> WHAT YOU NEED TO DO:
Pictures don't belong in the copy; print all the records exactly.
* START *
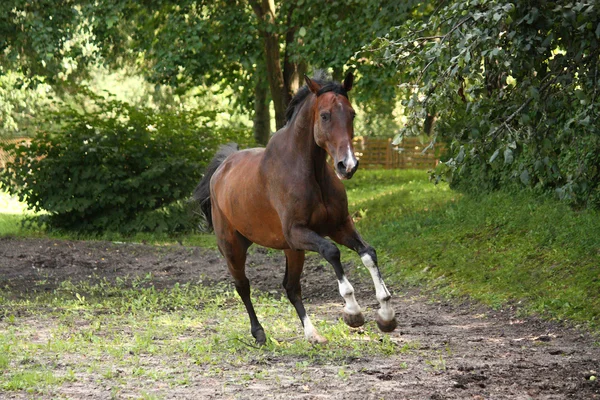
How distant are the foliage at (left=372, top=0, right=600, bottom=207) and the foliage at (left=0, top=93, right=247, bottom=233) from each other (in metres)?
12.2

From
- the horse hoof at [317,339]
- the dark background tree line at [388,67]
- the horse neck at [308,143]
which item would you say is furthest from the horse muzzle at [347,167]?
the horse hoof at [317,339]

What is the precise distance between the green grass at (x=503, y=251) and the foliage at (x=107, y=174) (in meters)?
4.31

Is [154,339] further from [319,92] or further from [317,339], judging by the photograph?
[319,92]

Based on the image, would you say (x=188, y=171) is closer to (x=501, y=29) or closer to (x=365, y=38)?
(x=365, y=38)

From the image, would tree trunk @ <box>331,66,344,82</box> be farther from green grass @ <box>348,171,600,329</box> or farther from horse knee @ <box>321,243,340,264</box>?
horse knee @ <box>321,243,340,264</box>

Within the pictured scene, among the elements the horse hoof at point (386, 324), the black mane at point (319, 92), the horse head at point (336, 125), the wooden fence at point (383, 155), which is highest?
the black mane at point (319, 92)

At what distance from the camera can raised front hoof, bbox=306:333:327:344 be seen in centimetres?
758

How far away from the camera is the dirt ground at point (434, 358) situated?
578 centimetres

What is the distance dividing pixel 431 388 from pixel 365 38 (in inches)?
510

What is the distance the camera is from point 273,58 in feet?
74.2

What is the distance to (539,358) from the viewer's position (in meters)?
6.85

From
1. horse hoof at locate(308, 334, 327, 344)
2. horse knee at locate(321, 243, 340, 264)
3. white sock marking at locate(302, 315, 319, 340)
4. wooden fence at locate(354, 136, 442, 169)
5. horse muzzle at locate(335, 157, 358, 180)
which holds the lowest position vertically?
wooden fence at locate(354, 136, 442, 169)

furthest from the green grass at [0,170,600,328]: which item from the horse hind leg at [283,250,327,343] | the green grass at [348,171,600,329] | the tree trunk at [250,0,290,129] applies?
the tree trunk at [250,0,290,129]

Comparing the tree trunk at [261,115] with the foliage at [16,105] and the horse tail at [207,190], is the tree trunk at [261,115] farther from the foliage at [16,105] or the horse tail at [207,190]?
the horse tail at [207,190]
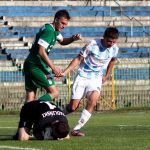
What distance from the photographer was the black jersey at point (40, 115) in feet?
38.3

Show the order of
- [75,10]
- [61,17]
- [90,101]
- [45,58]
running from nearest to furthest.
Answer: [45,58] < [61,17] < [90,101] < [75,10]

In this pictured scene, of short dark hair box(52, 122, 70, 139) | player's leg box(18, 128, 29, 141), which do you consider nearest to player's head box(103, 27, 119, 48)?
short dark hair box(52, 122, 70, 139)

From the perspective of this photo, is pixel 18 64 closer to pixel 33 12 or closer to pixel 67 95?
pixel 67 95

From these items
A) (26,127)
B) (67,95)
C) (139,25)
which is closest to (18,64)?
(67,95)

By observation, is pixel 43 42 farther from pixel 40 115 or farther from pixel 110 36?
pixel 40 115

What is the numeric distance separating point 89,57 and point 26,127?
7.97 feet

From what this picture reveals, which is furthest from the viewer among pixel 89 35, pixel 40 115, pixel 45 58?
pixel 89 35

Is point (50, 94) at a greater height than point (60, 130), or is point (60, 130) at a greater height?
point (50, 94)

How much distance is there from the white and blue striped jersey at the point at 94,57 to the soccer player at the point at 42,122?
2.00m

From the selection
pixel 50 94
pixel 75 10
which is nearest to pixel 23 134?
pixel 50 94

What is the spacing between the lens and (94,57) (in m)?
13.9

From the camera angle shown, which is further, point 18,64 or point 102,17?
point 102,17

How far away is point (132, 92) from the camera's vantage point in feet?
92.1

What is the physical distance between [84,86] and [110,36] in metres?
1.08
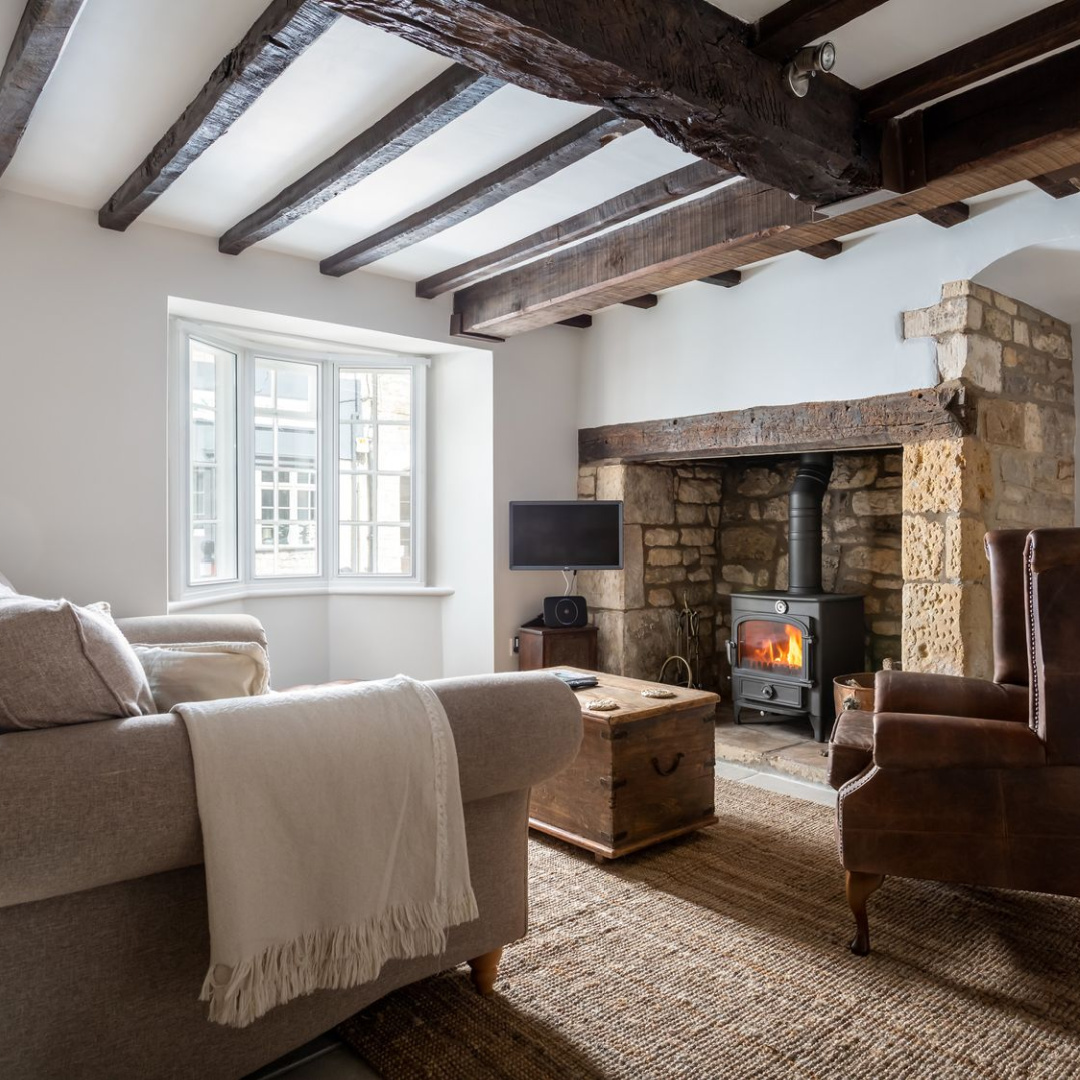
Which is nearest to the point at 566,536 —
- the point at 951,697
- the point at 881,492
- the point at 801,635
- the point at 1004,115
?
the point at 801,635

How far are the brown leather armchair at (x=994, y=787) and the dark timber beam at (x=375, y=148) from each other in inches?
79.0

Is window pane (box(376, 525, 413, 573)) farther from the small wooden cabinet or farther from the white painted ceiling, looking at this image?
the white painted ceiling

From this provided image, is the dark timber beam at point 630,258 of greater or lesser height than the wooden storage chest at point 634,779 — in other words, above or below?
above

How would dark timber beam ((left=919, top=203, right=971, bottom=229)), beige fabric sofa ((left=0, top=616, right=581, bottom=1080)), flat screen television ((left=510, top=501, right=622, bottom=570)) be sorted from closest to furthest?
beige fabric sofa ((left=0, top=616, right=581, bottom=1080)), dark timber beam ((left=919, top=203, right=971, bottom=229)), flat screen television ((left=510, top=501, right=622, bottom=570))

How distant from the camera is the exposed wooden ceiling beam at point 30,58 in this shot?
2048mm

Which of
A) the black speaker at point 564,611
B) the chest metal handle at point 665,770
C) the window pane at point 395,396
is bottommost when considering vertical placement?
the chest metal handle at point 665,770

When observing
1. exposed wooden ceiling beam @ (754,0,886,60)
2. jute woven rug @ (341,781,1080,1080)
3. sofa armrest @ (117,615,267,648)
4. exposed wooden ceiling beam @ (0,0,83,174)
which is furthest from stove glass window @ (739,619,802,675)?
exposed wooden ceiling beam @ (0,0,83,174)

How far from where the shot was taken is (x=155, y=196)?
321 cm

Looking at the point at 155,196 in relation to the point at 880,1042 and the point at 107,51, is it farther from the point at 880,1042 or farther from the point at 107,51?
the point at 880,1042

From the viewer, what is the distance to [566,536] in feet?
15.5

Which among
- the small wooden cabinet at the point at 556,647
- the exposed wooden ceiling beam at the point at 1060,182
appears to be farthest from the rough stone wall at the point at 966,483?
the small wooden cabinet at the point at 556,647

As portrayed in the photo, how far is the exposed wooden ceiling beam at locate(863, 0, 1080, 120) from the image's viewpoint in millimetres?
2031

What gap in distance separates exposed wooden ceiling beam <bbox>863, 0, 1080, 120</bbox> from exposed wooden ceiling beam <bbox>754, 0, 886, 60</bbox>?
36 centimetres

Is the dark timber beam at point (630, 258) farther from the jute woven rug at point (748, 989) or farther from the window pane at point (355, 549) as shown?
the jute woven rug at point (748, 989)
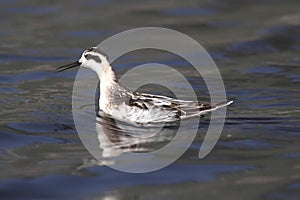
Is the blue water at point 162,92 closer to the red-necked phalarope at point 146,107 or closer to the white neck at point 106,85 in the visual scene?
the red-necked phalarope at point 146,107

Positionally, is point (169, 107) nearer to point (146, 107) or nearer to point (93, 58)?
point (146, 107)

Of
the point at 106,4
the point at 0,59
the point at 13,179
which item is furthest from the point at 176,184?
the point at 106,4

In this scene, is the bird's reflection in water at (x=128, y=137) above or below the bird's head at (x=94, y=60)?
* END *
> RESULT:
How distant are the foliage at (left=372, top=0, right=600, bottom=207) and the foliage at (left=0, top=93, right=247, bottom=233) from each other (in metres)?
12.2

From
- the horse hoof at [317,339]
- the dark background tree line at [388,67]
- the horse neck at [308,143]
which item would you say is furthest from the horse muzzle at [347,167]?
the horse hoof at [317,339]

What is the precise distance between the green grass at (x=503, y=251) and the foliage at (x=107, y=174) (in meters)?
4.31

Is [154,339] further from [319,92] or further from [317,339], judging by the photograph?
[319,92]

Based on the image, would you say (x=188, y=171) is closer to (x=501, y=29) or closer to (x=365, y=38)?
(x=365, y=38)

From the image, would tree trunk @ <box>331,66,344,82</box> be farther from green grass @ <box>348,171,600,329</box> or farther from horse knee @ <box>321,243,340,264</box>?
horse knee @ <box>321,243,340,264</box>

Within the pictured scene, among the elements the horse hoof at point (386, 324), the black mane at point (319, 92), the horse head at point (336, 125), the wooden fence at point (383, 155), which is highest?
the black mane at point (319, 92)

At what distance from the camera can raised front hoof, bbox=306:333:327:344 be seen in centimetres?
758

How far away from the camera is the dirt ground at point (434, 358) situated?
578 centimetres

What is the distance dividing pixel 431 388 from pixel 365 38 (in inches)?
510

What is the distance the camera is from point 273,58 in feet?
74.2

What is the distance to (539,358) from the viewer's position (in meters)?
6.85

From
1. horse hoof at locate(308, 334, 327, 344)
2. horse knee at locate(321, 243, 340, 264)
3. white sock marking at locate(302, 315, 319, 340)
4. wooden fence at locate(354, 136, 442, 169)
5. horse muzzle at locate(335, 157, 358, 180)
which holds the lowest position vertically?
wooden fence at locate(354, 136, 442, 169)

furthest from the green grass at [0,170,600,328]: which item from the horse hind leg at [283,250,327,343] | the green grass at [348,171,600,329] | the tree trunk at [250,0,290,129] applies?
the tree trunk at [250,0,290,129]

Comparing the tree trunk at [261,115] with the foliage at [16,105] and the horse tail at [207,190], is the tree trunk at [261,115] farther from the foliage at [16,105] or the horse tail at [207,190]?
the horse tail at [207,190]
What distance from the photographer was the black jersey at point (40, 115) in feet?
38.3

Show the order of
- [75,10]
- [61,17]
- [90,101]
- [45,58]
running from nearest to furthest.
Answer: [45,58] < [61,17] < [90,101] < [75,10]

In this pictured scene, of short dark hair box(52, 122, 70, 139) | player's leg box(18, 128, 29, 141), which do you consider nearest to player's head box(103, 27, 119, 48)?
short dark hair box(52, 122, 70, 139)

From the perspective of this photo, is pixel 18 64 closer to pixel 33 12 or closer to pixel 67 95?
pixel 67 95

From these items
A) (26,127)
B) (67,95)
C) (139,25)
which is closest to (18,64)?
(67,95)

By observation, is pixel 43 42 farther from pixel 40 115 or farther from pixel 110 36?
pixel 40 115

What is the numeric distance separating point 89,57 and point 26,127?
7.97 feet

From what this picture reveals, which is furthest from the viewer among pixel 89 35, pixel 40 115, pixel 45 58?
pixel 89 35

Is point (50, 94) at a greater height than point (60, 130), or is point (60, 130) at a greater height?
point (50, 94)

How much distance is there from the white and blue striped jersey at the point at 94,57 to the soccer player at the point at 42,122?
2.00m

From the selection
pixel 50 94
pixel 75 10
which is nearest to pixel 23 134?
pixel 50 94

What is the spacing between the lens and (94,57) (in m)?
13.9

From the camera angle shown, which is further, point 18,64 or point 102,17?
point 102,17

How far away is point (132, 92) from the camera's vantage point in feet?
92.1

What is the physical distance between [84,86] and [110,36] in metres?
1.08
Which is nearest to the point at 566,536 —
- the point at 951,697
- the point at 881,492
- the point at 801,635
- the point at 1004,115
?
the point at 801,635

How far are the brown leather armchair at (x=994, y=787) and the dark timber beam at (x=375, y=148) from each other in inches?
79.0

Is window pane (box(376, 525, 413, 573)) farther from the small wooden cabinet or farther from the white painted ceiling, looking at this image?
the white painted ceiling

From this provided image, is the dark timber beam at point 630,258 of greater or lesser height than the wooden storage chest at point 634,779 — in other words, above or below?
above

How would dark timber beam ((left=919, top=203, right=971, bottom=229)), beige fabric sofa ((left=0, top=616, right=581, bottom=1080)), flat screen television ((left=510, top=501, right=622, bottom=570)) be sorted from closest to furthest?
beige fabric sofa ((left=0, top=616, right=581, bottom=1080)), dark timber beam ((left=919, top=203, right=971, bottom=229)), flat screen television ((left=510, top=501, right=622, bottom=570))

How distant from the camera is the exposed wooden ceiling beam at point 30,58 in this shot?
2048mm

Which of
A) the black speaker at point 564,611
B) the chest metal handle at point 665,770
C) the window pane at point 395,396
is bottommost when considering vertical placement?
the chest metal handle at point 665,770

When observing
1. exposed wooden ceiling beam @ (754,0,886,60)
2. jute woven rug @ (341,781,1080,1080)
3. sofa armrest @ (117,615,267,648)
4. exposed wooden ceiling beam @ (0,0,83,174)
which is furthest from stove glass window @ (739,619,802,675)?
exposed wooden ceiling beam @ (0,0,83,174)

How far from where the shot was taken is (x=155, y=196)?
321 cm

Looking at the point at 155,196 in relation to the point at 880,1042 and the point at 107,51, is it farther from the point at 880,1042 or farther from the point at 107,51?
the point at 880,1042

From the viewer, what is the distance to [566,536] in feet?
15.5

Which among
- the small wooden cabinet at the point at 556,647
- the exposed wooden ceiling beam at the point at 1060,182
appears to be farthest from the rough stone wall at the point at 966,483?
the small wooden cabinet at the point at 556,647

As portrayed in the photo, how far is the exposed wooden ceiling beam at locate(863, 0, 1080, 120) from the image's viewpoint in millimetres?
2031

What gap in distance separates exposed wooden ceiling beam <bbox>863, 0, 1080, 120</bbox> from exposed wooden ceiling beam <bbox>754, 0, 886, 60</bbox>?
36 centimetres

Is the dark timber beam at point (630, 258) farther from the jute woven rug at point (748, 989) or farther from the window pane at point (355, 549) as shown?
the jute woven rug at point (748, 989)
Is the blue water at point 162,92 closer to the red-necked phalarope at point 146,107 or closer to the white neck at point 106,85 in the visual scene?
the red-necked phalarope at point 146,107

Positionally, is point (169, 107) nearer to point (146, 107) or nearer to point (93, 58)?
point (146, 107)

Of
the point at 106,4
the point at 0,59
the point at 13,179
which item is furthest from the point at 176,184?
the point at 106,4

In this scene, is the bird's reflection in water at (x=128, y=137) above or below the bird's head at (x=94, y=60)?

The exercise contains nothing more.